Dr Baruah writes in his article – Tea: An Important Constituent of Biodiversity of Assam, Northeast India – published in the International Journal of Agricultural Sciences (Volume 11, issue 17, 2019) on September 15, 2019, that in order to arrest the loss of the genetic base of tea plantations, interesting bushes in the old, seed growing sections should be preserved, besides planting diverse clones.
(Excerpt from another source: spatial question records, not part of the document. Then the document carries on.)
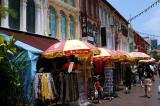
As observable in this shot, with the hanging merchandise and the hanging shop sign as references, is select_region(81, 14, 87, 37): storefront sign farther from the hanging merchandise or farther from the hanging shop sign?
the hanging merchandise

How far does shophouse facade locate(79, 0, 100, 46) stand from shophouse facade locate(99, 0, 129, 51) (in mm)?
2081

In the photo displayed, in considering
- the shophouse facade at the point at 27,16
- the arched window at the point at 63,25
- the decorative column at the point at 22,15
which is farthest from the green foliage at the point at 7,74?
the arched window at the point at 63,25

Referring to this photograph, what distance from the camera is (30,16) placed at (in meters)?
A: 22.3

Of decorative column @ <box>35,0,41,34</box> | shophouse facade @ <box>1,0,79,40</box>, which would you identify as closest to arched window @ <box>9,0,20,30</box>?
shophouse facade @ <box>1,0,79,40</box>

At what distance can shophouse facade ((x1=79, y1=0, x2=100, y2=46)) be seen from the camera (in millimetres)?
30531

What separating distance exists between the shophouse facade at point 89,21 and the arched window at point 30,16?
8049 millimetres

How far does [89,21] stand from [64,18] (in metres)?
6.67

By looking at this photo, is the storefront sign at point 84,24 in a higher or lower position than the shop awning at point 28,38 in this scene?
higher

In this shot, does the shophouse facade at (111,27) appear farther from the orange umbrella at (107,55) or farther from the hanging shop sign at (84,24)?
the orange umbrella at (107,55)

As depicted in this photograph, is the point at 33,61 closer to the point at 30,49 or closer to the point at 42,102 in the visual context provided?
the point at 30,49

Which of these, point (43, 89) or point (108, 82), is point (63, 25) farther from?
point (43, 89)

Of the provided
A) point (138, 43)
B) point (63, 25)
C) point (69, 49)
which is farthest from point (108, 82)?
point (138, 43)

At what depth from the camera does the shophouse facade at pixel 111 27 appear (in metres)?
40.6

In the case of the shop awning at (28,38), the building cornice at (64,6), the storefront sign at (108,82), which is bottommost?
the storefront sign at (108,82)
The opportunity for creating genetic variability in tea through recombination, mutation, polyploidy and tissue culture will be missed if old seed jats (species/varieties) are replaced with high-yielding clones, he warns in his article.

Speaking to this newspaper, Dr Baruah said that the genetically rich varieties of tea plants of Assam may still be available in the forest areas of the Northeast region. And the advantage provided by this stock of wild tea plants should be collected, preserved and utilised for the benefit of the State’s tea industry. Efforts should be made towards this end on the part of both the tea industry and the government. These wild varieties of tea plants are expected to have the potential to provide solutions to the problems faced in matters of disease resistance, quality improvement, etc., of the State’s tea produces.

New approaches to protection of species, habitats and genes are essential if agricultural productivity is to be sustained. Biodiversity conservation goals for the tea estates can be met by protecting and establishing local biodiversity in an integrated pattern within and across the estates. Non-cropping or vacant areas can be utilised to provide patches of certain types of habitat, or to form corridors that link protected areas and enable species to maintain genetic interaction between populations that would otherwise be isolated.